GERMAN SOCIO-PEDAGOGICAL DISCOURSE IN THE 1890s
DOI:
https://doi.org/10.58407/visnik.253335Keywords:
German socio - pedagogical discourse, German educators, social pedagogy, « social question », European reform movementAbstract
The emergence of social pedagogy as a science at the end of the 19th century took place in the context of the European reformist pedagogical movement. The German socio-pedagogical discourse of the 1890s was represented by a galaxy of bright names (Paul Bergemann, Otto Willmann, Paul Natorp, Johannes Trüper, Johannes Tews, Theobald Ziegler and others). The article examines the works of German educators published during the 1890s, in which significant questions were raised regarding social pedagogy.
The purpose of the work involves the study of the pedagogical heritage and works of German educators who worked at the end of the 19th century, and the analysis of their views on social pedagogy.

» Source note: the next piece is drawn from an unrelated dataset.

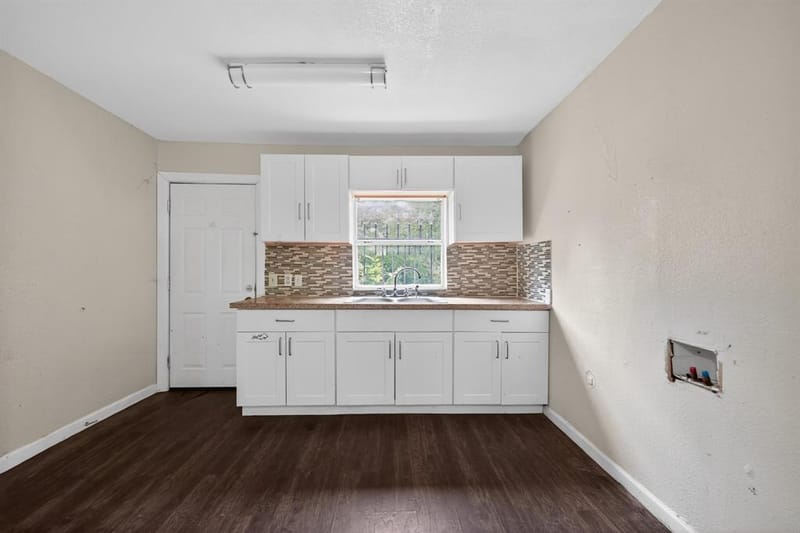 3102 Kellogg Avenue, Dallas TX 75216 - Photo 11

Methodology. In the course of the study of the German socio-pedagogical discourse of the 1890s, general scientific methodological approaches were used: problem, systemic and specifically scientific: paradigmatic-pedagogical, comparative-pedagogical, problem-historical and hermeneutic approaches. The main research methods were pedagogical-retrospective, comparative, problem-historical and the method of hermeneutics.

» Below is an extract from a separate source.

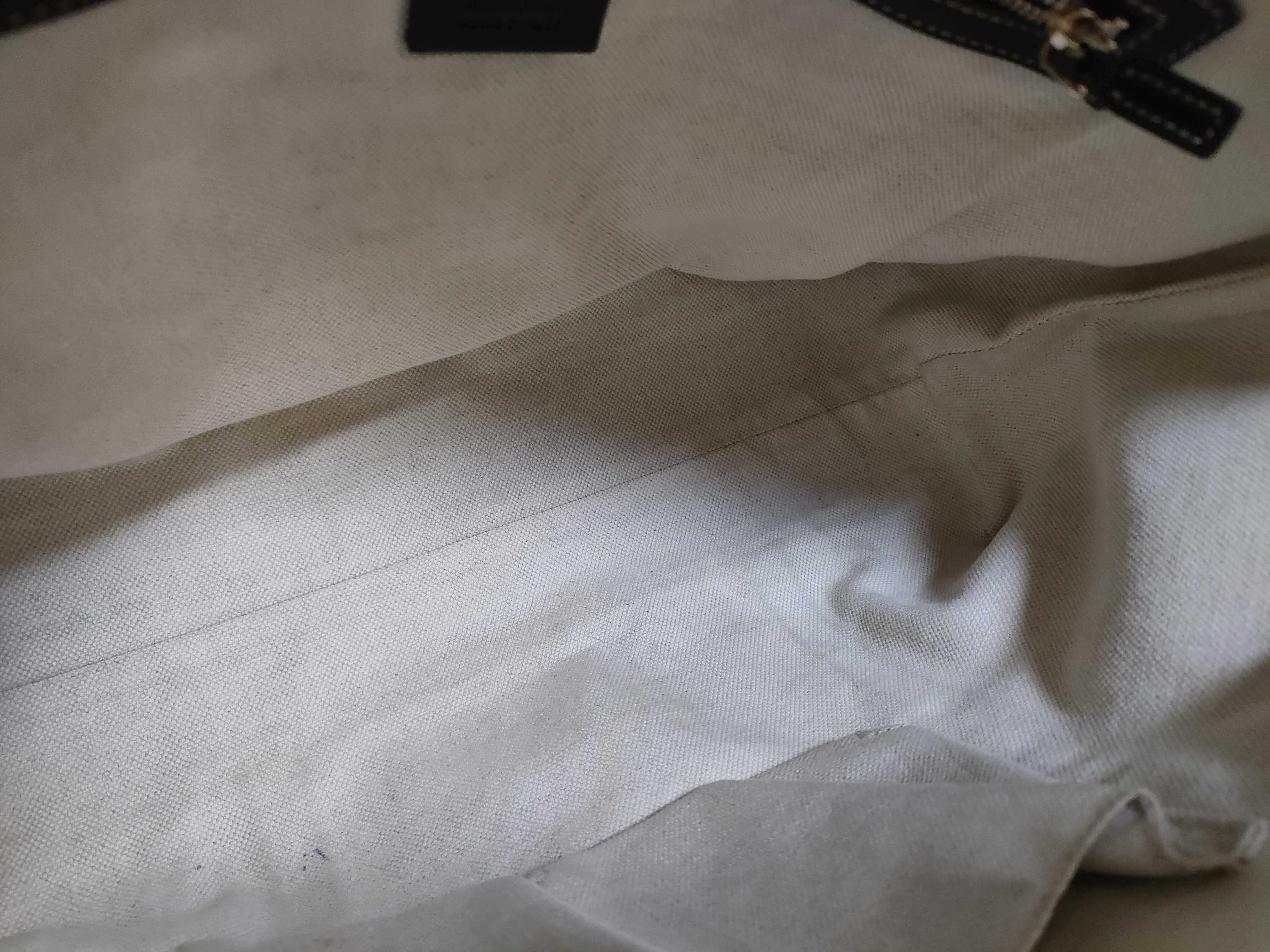tote bag — view 10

Scientific novelty. It is established that the German socio-pedagogical discourse of the 1890s was not reduced to a single Natorp «idealistic» line, but reflected the different visions of German educators of the conceptual sphere of social pedagogy.

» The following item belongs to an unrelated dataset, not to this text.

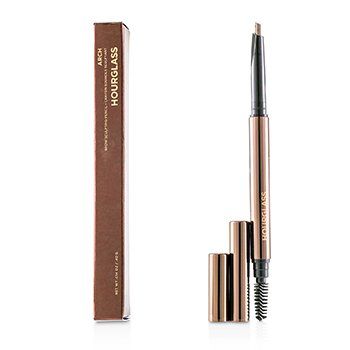 Arch Brow Sculpting Pencil - # Warm Blonde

Conclusions. In the course of the European reform movement at the turn of the 19th and 20th centuries, it was precisely the representatives of the direction of social pedagogy, focusing on the most painful «social question», who contributed to a profound conceptual rethinking of nature-based (classical) pedagogy. The opposition of social pedagogy to individual pedagogy is the most characteristic feature of the German socio-pedagogical discourse of the 1890s. Behind this opposition were the rejection of the nature-based exagogy of the individual human soul and the recognition of the exhaustiveness of the philosophical and theological paradigm of pedagogy. The German socio-pedagogical discourse of the 1890s reflected the emerging contradictions between the objective necessity of educating a person as a social being and the lack of development of the tools for this implementation, and at the highest level – between the social need for mass education of the population and the lack of organizational and legal mechanisms for universal public education (social pedagogy).